'Imagine a universe consisting of a single elementary particle, an electron perhaps. Then there could be no space. For space is only the separation between particles. Time is only the measurement of changes in that separation. So there could be no time.
'Imagine now a universe consisting of two particles . . .'
Gemo nodded. 'Now you can have separation, and time.'
Reth bent and, with one finger, scattered a line of dark dust grains across the floor. 'Let each dust grain represent a distance - a configuration of my miniature two-particle cosmos. Each grain is
labelled with a single number: the separation between the two particles.' He stabbed his finger into the line, picking out grains. 'Here the particles are a metre apart; here a micron; here a light year. There is one special grain, of course: the one that represents zero separation, the particles overlaid. This diagram of dust shows all that is important about the underlying universe - the separation between its two components. And every possible configuration is shown at once, from this godlike perspective.' He let his finger wander back and forth along the line, tracing out a twisting path in the grains. 'And here is a history: the two particles close and separate, close and separate. If they were conscious, the particles would think they were embedded in time, that they are coming near and far. But we can see that their universe is no more than dust grains, the lined-up configurations jostling against each other. It feels like time, inside. But from outside, it is just - sequence, a scattering of instants, of reality dust.' Gemo said, 'Yes. "It is utterly beyond our power to measure the change of things by time.

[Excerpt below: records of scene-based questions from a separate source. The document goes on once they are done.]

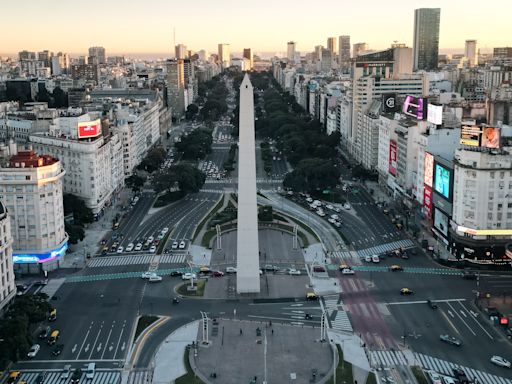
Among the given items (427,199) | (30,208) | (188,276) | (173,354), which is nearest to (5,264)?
(30,208)

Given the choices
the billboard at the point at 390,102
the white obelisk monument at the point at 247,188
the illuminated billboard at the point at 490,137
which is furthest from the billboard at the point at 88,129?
the billboard at the point at 390,102

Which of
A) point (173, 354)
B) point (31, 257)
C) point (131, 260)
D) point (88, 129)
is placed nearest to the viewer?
point (173, 354)

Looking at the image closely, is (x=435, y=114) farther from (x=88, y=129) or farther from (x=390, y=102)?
(x=88, y=129)

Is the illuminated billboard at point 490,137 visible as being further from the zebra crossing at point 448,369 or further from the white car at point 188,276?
the white car at point 188,276

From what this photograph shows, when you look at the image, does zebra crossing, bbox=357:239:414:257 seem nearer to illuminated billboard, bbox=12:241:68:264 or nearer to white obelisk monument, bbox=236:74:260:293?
white obelisk monument, bbox=236:74:260:293

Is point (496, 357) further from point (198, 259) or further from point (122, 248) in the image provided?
point (122, 248)
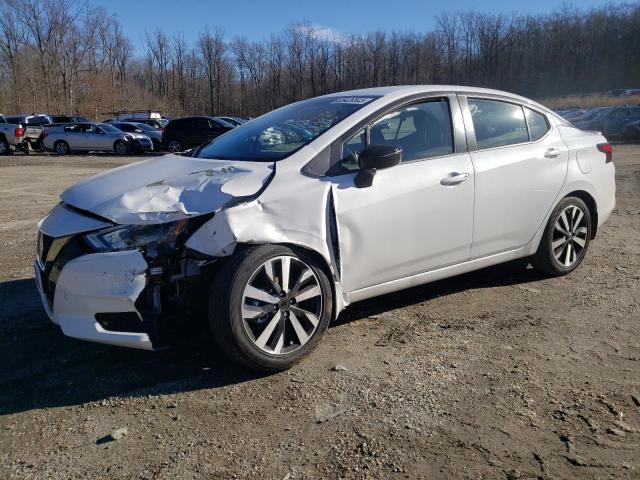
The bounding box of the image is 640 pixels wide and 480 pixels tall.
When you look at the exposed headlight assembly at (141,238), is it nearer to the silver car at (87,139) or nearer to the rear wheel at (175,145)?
the rear wheel at (175,145)

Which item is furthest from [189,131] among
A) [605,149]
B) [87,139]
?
[605,149]

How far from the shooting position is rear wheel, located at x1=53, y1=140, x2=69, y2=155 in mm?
26250

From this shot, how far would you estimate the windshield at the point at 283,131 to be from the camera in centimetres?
386

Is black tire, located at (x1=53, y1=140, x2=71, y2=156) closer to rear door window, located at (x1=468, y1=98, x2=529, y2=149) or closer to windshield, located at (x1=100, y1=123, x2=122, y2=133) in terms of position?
windshield, located at (x1=100, y1=123, x2=122, y2=133)

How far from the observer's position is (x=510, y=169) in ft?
14.6

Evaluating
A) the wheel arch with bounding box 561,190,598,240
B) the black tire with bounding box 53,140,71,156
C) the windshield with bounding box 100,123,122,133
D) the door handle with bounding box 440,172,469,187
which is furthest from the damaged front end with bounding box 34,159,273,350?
the black tire with bounding box 53,140,71,156

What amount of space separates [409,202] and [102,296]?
2012 millimetres

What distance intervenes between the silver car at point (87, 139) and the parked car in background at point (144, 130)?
1680mm

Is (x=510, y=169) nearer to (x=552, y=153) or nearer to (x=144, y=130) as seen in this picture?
(x=552, y=153)

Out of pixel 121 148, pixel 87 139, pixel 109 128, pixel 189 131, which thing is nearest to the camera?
pixel 189 131

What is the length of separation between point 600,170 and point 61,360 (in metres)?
4.70

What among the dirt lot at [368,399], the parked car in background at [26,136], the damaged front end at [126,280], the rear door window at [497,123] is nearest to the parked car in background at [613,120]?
the rear door window at [497,123]

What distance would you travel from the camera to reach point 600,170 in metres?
5.20

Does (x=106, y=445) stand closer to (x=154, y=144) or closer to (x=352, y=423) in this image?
(x=352, y=423)
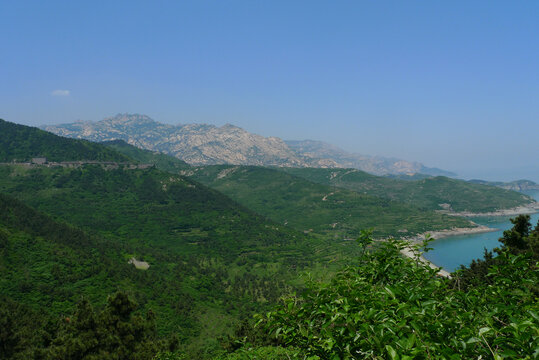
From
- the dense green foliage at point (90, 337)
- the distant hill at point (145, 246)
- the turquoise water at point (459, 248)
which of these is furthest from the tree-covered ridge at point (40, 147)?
the turquoise water at point (459, 248)

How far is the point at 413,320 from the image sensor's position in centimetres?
393

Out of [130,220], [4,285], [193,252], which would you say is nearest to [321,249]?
[193,252]

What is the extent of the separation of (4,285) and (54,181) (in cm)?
11935

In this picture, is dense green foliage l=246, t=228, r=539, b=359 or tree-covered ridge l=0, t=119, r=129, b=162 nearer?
dense green foliage l=246, t=228, r=539, b=359

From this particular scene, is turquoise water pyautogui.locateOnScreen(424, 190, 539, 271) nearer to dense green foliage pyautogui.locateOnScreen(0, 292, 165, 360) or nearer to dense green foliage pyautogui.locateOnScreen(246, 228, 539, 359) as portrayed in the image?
dense green foliage pyautogui.locateOnScreen(0, 292, 165, 360)

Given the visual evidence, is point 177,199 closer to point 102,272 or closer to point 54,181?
point 54,181

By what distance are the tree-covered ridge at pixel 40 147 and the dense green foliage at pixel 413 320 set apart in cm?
20912

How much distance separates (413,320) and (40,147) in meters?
230

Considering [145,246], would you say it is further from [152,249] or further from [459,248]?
[459,248]

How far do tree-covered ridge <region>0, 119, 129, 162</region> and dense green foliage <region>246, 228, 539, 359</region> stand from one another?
209 meters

Quite the contrary, time is an abstraction at which we arrive by means of the changes of things."' She eyed Hama. 'An ancient philosopher. Mach, or Mar-que 'If the universe has three particles,' said Reth, 'you need three numbers. Three relative distances - the separation of the particles, one from the other - determine the cosmos's shape. And so the dust grains, mapping possible configurations, would fill up three-dimensional space -though there is still a unique grain, representing the special instant where all the particles are joined. And with four particles
-There would be six separation distances,' Hama said. 'And you would need a six-dimensional space to map the possible configurations.'
Reth glared at him, eyes hard. 'You are beginning to understand. Now. Imagine a space of stupendously many dimensions.' He held up a dust grain. 'Each grain represents one configuration of
all the particles in our universe, frozen in time. This is reality dust, a dust of the Nows. And the dust fills configuration space, the realm of instants. Some of the dust grains may represent slices of our own history.' He snapped his fingers, once, twice, three times. 'There. There. There. Each moment, each juggling of the particles, a new grain, a new coordinate on the map. There is one grain that represents the coalescing of all the universe's particles into a single point. There are many more grains representing chaos - darkness - a random, structureless shuffling of the atoms.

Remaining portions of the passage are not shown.